Running a unit root (Dickey-Fuller) and stationarity test on a time series with XLSTAT
Unit root and Stationarity tests
A time series Yt (t=1,2...) is said to be stationary (in the week sense) if its statistical properties do not vary with time (expectation, variance, autocorrelation). The white noise is an example of a stationary time series, with for example the case where Yt follows a normal distribution N(µ,s²) independent of t.
Identifying that a series is not stationary allows to afterwards study where the non-stationarity comes from. A non-stationary series can, for example, be stationary in difference: Yt is not stationary, but the Yt - Yt-1 difference is stationary. It is the case of the random walk. A series can also be stationary in trend.
Stationarity tests allow verifying whether a series is stationary or not. There are two different approaches: some tests consider as null hypothesis H0 that the series is stationary (KPSS test, Leybourne and McCabe test), and for other tests, on the opposite, the null hypothesis is on the contrary that the series is not stationary (Dickey-Fuller test, augmented Dickey-Fuller test, Phillips-Perron test, DF-GLS test). XLSTAT includes as of today the Dickey-Fuller test, the Augmented Dickey-Fuller test (ADF) and the KPSS test.
An Excel sheet with both the data and the results can be downloaded by clicking here. The data have been generated using a random N(0, 1) normal sample of 100 observations (series N), a stationary series built from that sample (series rho =0.8), an autocorrelated series (rho=1) and an explosive time series (rho=1.1), and a series that varies linearly with the time (N-0.1t).
Setting up the ADF and KPSS tests on a time series
After opening XLSTAT, select the XLSTAT / XLSTAT-Time / Unit root and stationarity tests command, or click on the corresponding button of the "XLSTAT-Time" toolbar (see below).
Once you've clicked on the button, the dialog box will appear. Select the data on the Excel sheet. In the “Time series” fieldselect the first and second time series.
The option Series labels is activated because the first row of the selected data contains the header of the variable. The “Stationary” option is selected for the Augmented Dickey Fuller test. The Level option is chosen for the KPSS test.

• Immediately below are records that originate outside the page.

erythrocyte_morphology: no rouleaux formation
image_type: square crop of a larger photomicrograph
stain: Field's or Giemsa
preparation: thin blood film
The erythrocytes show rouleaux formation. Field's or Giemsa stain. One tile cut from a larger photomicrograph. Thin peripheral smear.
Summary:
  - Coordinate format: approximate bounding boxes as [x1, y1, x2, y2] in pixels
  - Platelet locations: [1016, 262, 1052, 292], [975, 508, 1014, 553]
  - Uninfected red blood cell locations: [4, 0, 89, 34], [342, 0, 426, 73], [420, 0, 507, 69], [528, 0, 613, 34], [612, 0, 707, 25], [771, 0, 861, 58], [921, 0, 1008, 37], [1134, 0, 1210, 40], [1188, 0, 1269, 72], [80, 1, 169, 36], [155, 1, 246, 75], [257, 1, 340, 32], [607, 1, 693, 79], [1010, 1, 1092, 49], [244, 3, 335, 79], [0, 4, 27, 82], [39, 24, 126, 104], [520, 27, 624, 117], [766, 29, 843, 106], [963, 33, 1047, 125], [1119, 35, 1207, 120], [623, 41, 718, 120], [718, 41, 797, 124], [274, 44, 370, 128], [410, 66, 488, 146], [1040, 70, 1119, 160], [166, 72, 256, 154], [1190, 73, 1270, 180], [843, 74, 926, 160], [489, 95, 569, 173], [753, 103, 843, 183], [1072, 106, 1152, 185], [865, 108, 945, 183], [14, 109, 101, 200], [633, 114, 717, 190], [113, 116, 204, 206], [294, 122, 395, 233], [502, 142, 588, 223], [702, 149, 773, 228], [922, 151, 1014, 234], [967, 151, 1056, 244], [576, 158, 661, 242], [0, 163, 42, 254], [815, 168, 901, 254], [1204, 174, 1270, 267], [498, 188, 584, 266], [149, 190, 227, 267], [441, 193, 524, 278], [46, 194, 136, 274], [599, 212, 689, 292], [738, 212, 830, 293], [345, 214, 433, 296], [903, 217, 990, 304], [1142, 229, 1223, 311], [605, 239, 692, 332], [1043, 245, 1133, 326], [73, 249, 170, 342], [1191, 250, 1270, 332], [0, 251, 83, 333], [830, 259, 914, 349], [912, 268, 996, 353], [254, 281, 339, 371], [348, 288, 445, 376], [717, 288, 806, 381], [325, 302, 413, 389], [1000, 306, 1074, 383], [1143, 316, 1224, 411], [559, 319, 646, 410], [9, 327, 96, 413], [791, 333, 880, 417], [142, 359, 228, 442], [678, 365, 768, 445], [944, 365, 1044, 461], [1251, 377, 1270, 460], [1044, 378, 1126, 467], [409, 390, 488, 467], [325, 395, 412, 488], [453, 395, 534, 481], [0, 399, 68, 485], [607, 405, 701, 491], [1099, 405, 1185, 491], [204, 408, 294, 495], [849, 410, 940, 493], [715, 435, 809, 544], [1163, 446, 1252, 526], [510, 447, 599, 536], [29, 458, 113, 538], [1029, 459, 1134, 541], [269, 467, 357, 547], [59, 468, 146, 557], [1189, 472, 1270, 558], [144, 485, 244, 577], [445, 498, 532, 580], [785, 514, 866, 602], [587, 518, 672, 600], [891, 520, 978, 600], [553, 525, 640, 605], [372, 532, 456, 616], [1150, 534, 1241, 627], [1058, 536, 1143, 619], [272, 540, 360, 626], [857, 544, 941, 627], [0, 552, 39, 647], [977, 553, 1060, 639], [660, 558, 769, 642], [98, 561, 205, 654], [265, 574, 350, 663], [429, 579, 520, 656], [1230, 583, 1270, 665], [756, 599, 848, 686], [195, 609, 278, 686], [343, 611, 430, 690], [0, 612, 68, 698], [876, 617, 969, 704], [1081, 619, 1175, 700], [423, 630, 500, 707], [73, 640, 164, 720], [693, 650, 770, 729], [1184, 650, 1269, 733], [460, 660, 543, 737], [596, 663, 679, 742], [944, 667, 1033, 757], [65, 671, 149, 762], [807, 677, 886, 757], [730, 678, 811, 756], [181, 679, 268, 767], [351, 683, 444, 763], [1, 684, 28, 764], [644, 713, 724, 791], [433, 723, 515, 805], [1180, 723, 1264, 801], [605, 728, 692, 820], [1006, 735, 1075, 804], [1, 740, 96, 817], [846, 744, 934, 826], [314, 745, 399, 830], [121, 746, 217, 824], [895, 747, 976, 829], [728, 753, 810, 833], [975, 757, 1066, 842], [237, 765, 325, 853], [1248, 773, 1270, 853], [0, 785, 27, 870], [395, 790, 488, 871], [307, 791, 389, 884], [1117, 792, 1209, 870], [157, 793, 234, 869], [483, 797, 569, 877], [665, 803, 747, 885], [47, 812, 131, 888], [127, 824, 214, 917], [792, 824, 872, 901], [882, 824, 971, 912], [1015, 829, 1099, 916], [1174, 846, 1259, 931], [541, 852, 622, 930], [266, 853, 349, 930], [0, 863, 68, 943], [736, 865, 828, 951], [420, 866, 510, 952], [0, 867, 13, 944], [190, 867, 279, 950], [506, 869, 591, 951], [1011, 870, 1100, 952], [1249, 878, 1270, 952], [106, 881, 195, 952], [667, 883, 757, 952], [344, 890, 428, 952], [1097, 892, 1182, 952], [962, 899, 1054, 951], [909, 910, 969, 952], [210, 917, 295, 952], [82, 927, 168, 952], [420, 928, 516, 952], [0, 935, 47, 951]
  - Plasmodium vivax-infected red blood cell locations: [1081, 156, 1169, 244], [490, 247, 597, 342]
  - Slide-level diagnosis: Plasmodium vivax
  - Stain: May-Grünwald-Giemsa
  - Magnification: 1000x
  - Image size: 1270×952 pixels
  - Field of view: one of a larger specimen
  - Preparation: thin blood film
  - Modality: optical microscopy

The computations begin once you have clicked the OK button. The computations last a few seconds as Monte Carlo simulations are performed to obtain precise critical and p-values. While most software use interpolated values, XLSTAT results are based on a high number of Monte Carlo simulations and are more precise. The results of the test will then be displayed.
Interpreting the results of a Dickey-Fuller test and a KPSS test (example on stationary series)
After the summary statistics of the two selected series, the results of the Dickey-Fuller and KPSS tests are displayed for the first, and then for the second series (see sheet Dickey-Fuller|KPSS – 1).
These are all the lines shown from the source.